#### Source text:
# Favorite line for Steelhead



## AlaskaBound

I have river fished trout for many years but this is the first year I will be trying for Steelies. Just wondering what type (braided, fluorocarbon , etc) and what # line all you experienced steel chasers are most successful with. 

I have a spinning reel set up and have read to spool with 8-10# braided and use a fluorocarbon leader of 6-8 #. Is this the way to go? Specific line brands are also appreciated.

I will be fishing a unmentionable river much like the Jordan if that matters in line selection. 

I appreciate the advice!


----------



## jatc

8# Maxima Ultragreen for main line. I didn't have much luck using braid, not enough shock elimination when fighting fish in tight spots, but that's just my opinion.

I also like P-line.

6# Maxima Ultragreen or 8# Seagaur Flouro for leaders. The 8# Seagaur breaks at less than the 8# Maxima in case you are wondering.


----------



## GVDocHoliday

10lb suffix mainline and 8lb maxima leader.

#### Dataset content:

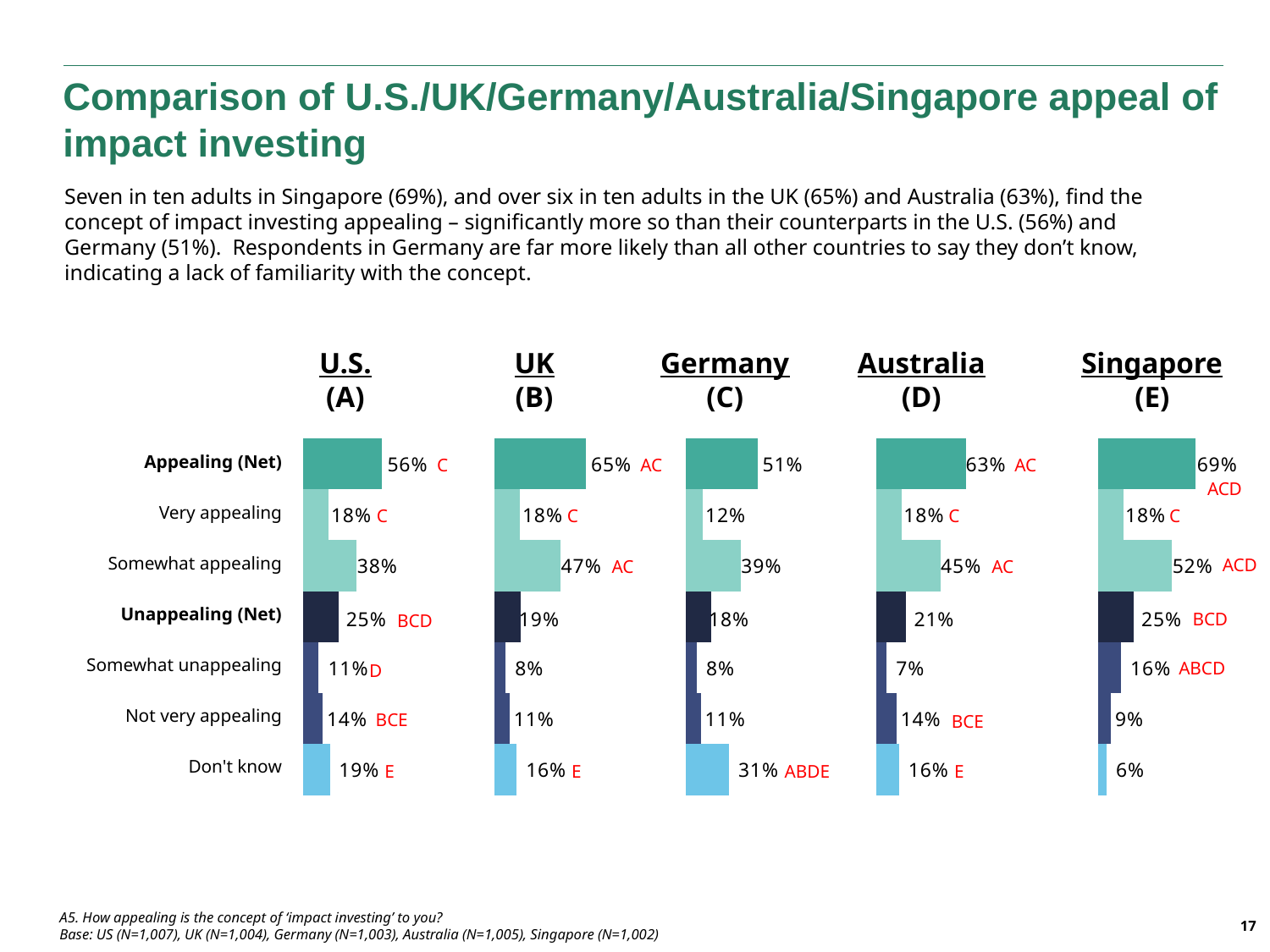
What kind of chart is used for each country on this slide? Bar chart How many country charts are shown on the slide? 5 In the UK (B) chart, which category has the highest value? Appealing (Net) In the Singapore (E) chart, what is the value for Somewhat appealing? 52% In the U.S. (A) chart, what is the value for Appealing (Net)? 56% In the Singapore (E) chart, which category has the lowest value? Don't know In the UK (B) chart, what is the difference between Appealing (Net) and Unappealing (Net)? 46% Which is larger: Appealing (Net) in the Singapore (E) chart or Appealing (Net) in the Germany (C) chart? Singapore (E) In the Germany (C) chart, what is the difference between Somewhat appealing and Very appealing? 27% How many categories are shown in the U.S. (A) chart? 7 In the Germany (C) chart, what is the value for Don't know? 31% In the Australia (D) chart, what is the value for Not very appealing? 14%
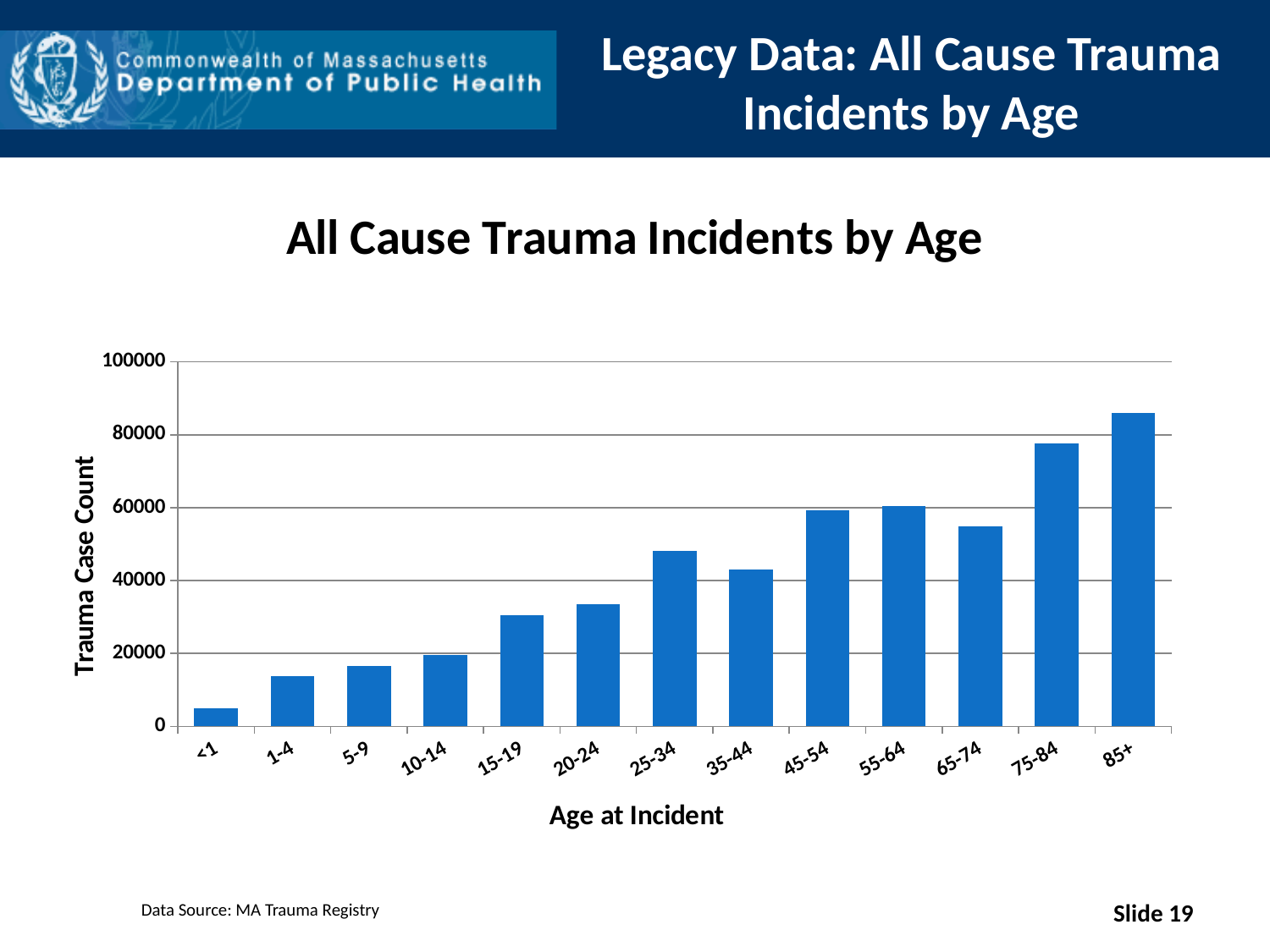
Is the trauma case count for the 15-19 age group greater or less than 20000? greater Which age group has a higher trauma case count, 25-34 or 35-44? 25-34 Which age group has a higher trauma case count, 65-74 or 75-84? 75-84 How many age categories are shown on the x axis? 13 Is the trauma case count for the 85+ age group greater or less than 80000? greater Which age group has the lowest trauma case count? <1 Is the trauma case count for the <1 age group greater or less than 20000? less Overall, do trauma case counts rise or fall as age at incident increases along the x axis? rise What is the title of the chart? All Cause Trauma Incidents by Age Which age group has the highest trauma case count? 85+ What kind of chart is shown on the slide? bar chart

#### Problem:
Condense the paragraph of the steelhead line thread that begins "8# Maxima Ultragreen for main line" into one shorter sentence that keeps its main facts.

#### Answer below:
Preferred main line is 8# Maxima Ultragreen; braid brought little luck because it absorbs too little shock when fighting fish in tight spots (offered as personal opinion).